_SELECTION_
────────────────────
Section 3. Duties of the Secretary
The Secretary shall maintain a record of all meetings of the Board, the Executive Committee and of the membership; prepare and disseminate the minutes of all meetings of the Board and of the membership as set forth in the Policies and Procedures Manual (see Article VIII, Section 7 below); assure the issuance of all necessary meeting notices to the Board and membership; and maintain and update the Policies and Procedures Manual containing standing rules, policies and procedures adopted by the Board and the membership. The Secretary shall also be responsible for insuring that the website is maintained, tending to email blasts and other communications, including press releases, calendars, databases and all group correspondence. The Board may assign other duties to the Secretary, as they see fit.
Section 4. Duties of the Treasurer
The Treasurer shall maintain the financial records of SDSA; receive and disburse funds of SDSA; make timely bank deposits and payments to vendors; prepare an annual budget of anticipated revenues and expenses; provide addenda to the budget as required; report the financial status of SDSA to the Board on a regular basis; make an annual financial report to the membership; prepare and file all reports required by the Texas Ethics Commission; prepare all information necessary for periodic audits as may be directed by the Board; and have such other duties as may be assigned by the Board. The Treasurer must be willing to accept personal liability for the timely and accurate filing of campaign finance reports with the Texas Ethics Commission and has veto power over any Board or membership decision that is in violation of state campaign finance laws.
Section 5. Appointment of Assistant Treasurer
The Co-Chairs may appoint another SDSA member as Assistant Treasurer to assist the Treasurer with her or his duties and to act in the absence or disability of the Treasurer. If appointed, the Assistant Treasurer may sign reports to be filed with the Texas Ethics Commission if the Treasurer is not available. If the Treasurer resigns, is removed or is ineligible for re-election because of term limitations, the Assistant Treasurer's appointment ends. The Co-Chairs in their discretion may re-appoint the same SDSA member as Assistant Treasurer after a new Treasurer is elected or appointed. The Co-Chairs in consultation with the Treasurer shall assign specific duties to the Assistant Treasurer. The Co-Chairs in consultation with the Treasurer may terminate the appointment of Assistant Treasurer at any time.
────────────────────
_EXERCISE SET_
• a. In the bylaws on officer duties, what events end the Assistant Treasurer's appointment?
• b. Pick up the bylaws on officer duties after their final sentence and continue them.

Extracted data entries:
────────────────────
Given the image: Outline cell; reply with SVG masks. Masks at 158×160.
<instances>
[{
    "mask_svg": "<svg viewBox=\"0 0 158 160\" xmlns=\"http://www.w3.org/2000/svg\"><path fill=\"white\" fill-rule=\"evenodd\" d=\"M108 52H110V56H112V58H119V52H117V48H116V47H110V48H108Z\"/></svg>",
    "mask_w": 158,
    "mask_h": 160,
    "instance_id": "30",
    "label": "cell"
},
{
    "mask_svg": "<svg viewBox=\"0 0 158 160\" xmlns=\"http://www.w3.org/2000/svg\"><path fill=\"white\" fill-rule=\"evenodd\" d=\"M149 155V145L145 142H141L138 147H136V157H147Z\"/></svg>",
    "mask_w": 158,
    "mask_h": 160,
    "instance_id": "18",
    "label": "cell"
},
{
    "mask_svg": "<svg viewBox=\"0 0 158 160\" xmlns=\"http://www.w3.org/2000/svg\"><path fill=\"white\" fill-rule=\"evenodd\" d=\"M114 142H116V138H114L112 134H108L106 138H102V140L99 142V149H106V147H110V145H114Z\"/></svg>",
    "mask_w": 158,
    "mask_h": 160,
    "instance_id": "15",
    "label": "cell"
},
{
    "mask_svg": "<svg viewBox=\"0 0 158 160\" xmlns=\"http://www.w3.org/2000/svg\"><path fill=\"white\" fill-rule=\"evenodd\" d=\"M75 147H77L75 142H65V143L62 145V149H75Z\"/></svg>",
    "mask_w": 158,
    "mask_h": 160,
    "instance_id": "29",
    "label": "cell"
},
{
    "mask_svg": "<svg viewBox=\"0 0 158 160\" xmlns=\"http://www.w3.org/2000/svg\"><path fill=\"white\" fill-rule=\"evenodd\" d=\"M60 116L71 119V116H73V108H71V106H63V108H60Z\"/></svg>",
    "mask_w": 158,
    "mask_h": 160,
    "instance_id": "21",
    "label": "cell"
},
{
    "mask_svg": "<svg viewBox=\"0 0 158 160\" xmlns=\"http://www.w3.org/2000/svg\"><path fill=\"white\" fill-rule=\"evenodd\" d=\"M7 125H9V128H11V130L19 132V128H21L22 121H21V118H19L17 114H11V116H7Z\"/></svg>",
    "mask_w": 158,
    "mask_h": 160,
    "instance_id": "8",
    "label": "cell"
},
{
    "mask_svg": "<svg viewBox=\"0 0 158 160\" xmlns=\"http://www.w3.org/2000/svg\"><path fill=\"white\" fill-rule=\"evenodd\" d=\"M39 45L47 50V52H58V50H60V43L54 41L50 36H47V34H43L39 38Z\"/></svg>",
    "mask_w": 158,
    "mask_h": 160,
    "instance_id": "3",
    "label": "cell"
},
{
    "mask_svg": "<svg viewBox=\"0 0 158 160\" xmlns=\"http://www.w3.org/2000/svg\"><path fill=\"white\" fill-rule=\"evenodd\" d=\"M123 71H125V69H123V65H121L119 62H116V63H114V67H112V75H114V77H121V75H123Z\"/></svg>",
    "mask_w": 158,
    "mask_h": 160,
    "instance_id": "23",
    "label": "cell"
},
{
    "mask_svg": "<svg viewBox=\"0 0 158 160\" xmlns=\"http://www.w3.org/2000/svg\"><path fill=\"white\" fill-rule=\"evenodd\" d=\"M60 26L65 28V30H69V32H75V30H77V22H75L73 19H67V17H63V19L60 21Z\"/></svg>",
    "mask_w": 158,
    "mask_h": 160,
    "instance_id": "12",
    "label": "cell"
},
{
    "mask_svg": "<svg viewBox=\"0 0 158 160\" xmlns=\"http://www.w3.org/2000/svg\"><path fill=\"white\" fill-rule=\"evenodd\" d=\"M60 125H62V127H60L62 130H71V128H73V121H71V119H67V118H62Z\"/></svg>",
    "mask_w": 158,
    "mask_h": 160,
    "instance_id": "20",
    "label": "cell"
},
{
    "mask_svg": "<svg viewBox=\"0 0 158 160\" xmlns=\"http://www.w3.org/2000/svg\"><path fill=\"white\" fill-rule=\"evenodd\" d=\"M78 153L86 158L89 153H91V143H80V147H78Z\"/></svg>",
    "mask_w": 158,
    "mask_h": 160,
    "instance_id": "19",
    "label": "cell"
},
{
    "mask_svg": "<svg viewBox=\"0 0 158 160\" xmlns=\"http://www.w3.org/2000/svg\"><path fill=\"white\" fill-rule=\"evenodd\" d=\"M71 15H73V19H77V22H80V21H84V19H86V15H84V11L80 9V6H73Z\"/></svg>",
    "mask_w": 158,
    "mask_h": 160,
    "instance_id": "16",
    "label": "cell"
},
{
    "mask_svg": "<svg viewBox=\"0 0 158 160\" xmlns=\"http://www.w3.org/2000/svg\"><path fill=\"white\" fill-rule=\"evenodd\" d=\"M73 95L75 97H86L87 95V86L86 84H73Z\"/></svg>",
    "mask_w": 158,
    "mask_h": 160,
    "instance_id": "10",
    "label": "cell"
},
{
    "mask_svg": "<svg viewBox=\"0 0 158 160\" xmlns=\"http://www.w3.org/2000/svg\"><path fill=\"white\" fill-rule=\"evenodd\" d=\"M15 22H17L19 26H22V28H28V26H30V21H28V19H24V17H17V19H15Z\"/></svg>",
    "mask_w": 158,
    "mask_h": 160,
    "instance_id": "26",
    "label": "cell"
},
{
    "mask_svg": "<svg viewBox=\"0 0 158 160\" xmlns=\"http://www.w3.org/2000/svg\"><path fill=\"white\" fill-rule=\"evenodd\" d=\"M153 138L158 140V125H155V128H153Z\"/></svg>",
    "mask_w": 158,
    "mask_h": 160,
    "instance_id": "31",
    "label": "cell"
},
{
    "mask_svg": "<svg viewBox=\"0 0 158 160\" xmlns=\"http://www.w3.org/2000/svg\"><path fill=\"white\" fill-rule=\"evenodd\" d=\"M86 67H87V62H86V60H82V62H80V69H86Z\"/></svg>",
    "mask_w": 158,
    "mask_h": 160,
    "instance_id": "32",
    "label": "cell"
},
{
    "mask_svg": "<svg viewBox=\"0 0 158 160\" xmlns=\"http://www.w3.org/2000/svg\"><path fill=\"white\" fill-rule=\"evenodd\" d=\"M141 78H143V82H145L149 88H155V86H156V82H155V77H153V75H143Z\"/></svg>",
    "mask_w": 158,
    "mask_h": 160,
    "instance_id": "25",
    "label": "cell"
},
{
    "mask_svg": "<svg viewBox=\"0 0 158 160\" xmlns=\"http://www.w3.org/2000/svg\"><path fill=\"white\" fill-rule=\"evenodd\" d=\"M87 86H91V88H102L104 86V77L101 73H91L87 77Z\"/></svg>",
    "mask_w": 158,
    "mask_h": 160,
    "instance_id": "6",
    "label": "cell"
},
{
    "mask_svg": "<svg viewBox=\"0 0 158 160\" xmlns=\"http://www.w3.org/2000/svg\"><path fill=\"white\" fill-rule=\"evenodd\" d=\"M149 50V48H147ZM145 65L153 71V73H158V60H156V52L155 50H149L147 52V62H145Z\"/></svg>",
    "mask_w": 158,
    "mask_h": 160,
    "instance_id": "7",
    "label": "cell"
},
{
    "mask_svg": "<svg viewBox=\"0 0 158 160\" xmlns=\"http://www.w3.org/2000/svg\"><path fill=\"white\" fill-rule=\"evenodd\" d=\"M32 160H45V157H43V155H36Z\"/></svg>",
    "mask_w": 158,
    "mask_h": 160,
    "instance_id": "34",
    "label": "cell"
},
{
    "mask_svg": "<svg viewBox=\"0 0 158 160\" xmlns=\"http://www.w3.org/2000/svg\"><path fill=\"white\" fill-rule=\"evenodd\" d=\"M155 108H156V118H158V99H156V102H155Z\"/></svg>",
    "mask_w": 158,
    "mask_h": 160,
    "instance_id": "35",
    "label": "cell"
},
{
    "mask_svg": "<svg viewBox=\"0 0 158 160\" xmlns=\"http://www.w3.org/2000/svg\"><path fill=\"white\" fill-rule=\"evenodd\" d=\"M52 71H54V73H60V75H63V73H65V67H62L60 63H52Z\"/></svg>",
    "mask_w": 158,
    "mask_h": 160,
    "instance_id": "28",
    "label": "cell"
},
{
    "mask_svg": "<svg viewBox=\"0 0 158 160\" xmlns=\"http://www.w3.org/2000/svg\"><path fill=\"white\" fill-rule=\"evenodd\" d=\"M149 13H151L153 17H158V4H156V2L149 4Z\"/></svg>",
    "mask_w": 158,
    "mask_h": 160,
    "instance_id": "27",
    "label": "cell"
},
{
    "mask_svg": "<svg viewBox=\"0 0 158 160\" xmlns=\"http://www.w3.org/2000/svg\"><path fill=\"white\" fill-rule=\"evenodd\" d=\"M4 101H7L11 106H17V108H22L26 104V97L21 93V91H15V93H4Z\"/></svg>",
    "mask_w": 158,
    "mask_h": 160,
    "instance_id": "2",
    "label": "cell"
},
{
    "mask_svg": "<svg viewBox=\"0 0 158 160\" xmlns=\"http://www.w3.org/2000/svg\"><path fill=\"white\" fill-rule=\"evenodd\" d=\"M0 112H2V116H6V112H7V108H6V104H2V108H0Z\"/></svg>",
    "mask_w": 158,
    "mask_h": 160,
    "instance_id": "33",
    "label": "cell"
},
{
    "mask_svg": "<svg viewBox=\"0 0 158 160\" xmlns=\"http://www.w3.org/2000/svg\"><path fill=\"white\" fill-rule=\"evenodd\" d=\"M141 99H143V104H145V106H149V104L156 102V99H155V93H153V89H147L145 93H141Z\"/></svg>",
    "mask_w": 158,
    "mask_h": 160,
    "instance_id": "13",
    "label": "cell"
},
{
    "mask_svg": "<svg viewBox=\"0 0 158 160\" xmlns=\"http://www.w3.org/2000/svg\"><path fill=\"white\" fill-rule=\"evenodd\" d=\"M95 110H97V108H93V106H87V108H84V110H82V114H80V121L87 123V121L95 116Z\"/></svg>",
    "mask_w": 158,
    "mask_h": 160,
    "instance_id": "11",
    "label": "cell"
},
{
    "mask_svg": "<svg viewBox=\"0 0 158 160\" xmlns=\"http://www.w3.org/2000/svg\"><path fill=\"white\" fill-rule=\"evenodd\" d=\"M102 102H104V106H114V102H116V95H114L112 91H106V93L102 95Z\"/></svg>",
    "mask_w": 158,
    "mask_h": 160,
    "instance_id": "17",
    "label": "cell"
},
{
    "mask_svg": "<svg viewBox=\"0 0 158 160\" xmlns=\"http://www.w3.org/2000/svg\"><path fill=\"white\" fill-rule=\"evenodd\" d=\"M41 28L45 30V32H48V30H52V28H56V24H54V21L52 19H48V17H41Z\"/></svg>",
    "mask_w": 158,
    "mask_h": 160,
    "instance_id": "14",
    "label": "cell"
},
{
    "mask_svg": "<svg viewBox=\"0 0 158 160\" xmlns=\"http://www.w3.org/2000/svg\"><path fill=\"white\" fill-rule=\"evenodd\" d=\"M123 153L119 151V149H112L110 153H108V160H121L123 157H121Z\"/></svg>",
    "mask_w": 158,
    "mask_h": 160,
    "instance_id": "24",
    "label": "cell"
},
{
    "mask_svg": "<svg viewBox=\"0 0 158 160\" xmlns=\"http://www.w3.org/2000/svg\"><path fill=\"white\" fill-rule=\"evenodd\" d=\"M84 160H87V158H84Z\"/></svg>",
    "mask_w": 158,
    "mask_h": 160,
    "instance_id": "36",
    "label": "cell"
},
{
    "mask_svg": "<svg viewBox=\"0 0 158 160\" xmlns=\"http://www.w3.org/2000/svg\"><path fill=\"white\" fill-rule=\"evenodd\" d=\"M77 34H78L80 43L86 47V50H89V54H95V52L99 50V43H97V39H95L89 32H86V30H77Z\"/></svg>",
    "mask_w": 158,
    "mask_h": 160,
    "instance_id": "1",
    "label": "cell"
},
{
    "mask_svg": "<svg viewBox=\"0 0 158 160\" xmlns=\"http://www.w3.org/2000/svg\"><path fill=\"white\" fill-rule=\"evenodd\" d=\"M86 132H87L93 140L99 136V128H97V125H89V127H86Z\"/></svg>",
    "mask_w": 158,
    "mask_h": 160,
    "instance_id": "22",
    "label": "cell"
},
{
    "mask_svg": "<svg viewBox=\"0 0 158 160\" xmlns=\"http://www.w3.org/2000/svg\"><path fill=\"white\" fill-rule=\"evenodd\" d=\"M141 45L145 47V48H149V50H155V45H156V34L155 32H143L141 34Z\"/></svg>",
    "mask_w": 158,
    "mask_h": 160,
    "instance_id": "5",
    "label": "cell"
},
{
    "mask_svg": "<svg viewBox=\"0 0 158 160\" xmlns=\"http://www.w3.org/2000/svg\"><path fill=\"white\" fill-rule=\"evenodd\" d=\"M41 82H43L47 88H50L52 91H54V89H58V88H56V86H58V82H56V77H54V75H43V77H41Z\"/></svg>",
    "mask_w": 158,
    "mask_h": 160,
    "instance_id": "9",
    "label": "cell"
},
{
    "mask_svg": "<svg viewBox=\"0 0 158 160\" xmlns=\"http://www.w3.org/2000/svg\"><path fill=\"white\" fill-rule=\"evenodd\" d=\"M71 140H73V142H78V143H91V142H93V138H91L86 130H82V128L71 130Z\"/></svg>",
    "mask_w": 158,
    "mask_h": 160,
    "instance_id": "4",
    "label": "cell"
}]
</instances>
────────────────────
_ANSWER SET_
• a. The appointment ends if the Treasurer resigns, is removed, or is ineligible for re-election because of term limitations.

• b.
ARTICLE VII: COMMITTEES
Section 1. Executive Committee
The Executive Committee shall consist of the four (4) elected officers of SDSA. The Executive Committee shall have and may exercise all the authority of the Board in the business and affairs of SDSA during intervals between Board meetings. The Executive Committee shall have no power without approval of the full Board (a) to alter, amend or repeal these Bylaws, (b) to appoint or replace any member of the Executive Committee or the Board, (c) borrow money or (d) commit SDSA to expend any sum in excess of $500.00. Meetings of the Executive Committee shall be held at such time and such place as the Executive Committee may determine. No written notice of any meetings of the Executive Committee shall be required and three (3) members of the Executive Committee shall constitute a quorum for the transaction of business. A copy of any resolution adopted by the Executive Committee shall be presented to the full Board at the next regularly scheduled meeting of the Board.
Section 2. Standing Committees
A Committee will be assembled for Events and Political Relations. All members of the Board of Directors must serve on one of these two committees. General Members shall be recruited by the Co-Chairs to serve in various capacities in these committees.
a. Event Committee. The Event Committee will be responsible for coordinating and recruiting volunteer participation in community events, including marches, parades, festivals and street fairs. The Event Committee shall arrange for the location of SDSA monthly membership meetings and secure guest speakers for these meetings; plan and execute social activities for the membership; and shall be responsible for coordinating all fund raising events for SDSA, including the Annual Banquet. This Committee shall select from its membership a leader, who must be an elected member of the SDSA Board of Directors.
b. Political Relations Committee. The Political Relations Committee shall be responsible for coordinating activities to maintain and enhance relations between SDSA and elected officials and local administrative agencies, as well as the Bexar County Democratic Party and the Texas Democratic Party and shall develop activities to increase LGBT participation in public boards, commissions, elective offices and Democratic Precinct Chairs. The committee shall also be responsible for coordinating the candidate screening and endorsement process during each election cycle; disseminating SDSA lists of endorsements to the LGBT community and community-at-large; and recommending to the Board the scope of the dissemination of the list of endorsements and those candidates or ballot measures which merit financial and volunteer support for SDSA. This Committee shall select from its membership a leader, who must be an elected member of the SDSA Board of Directors.
Section 3. Other Committees
The Board may appoint other committees on either a standing or ad hoc basis as they deem necessary for the conduct of the business of SDSA.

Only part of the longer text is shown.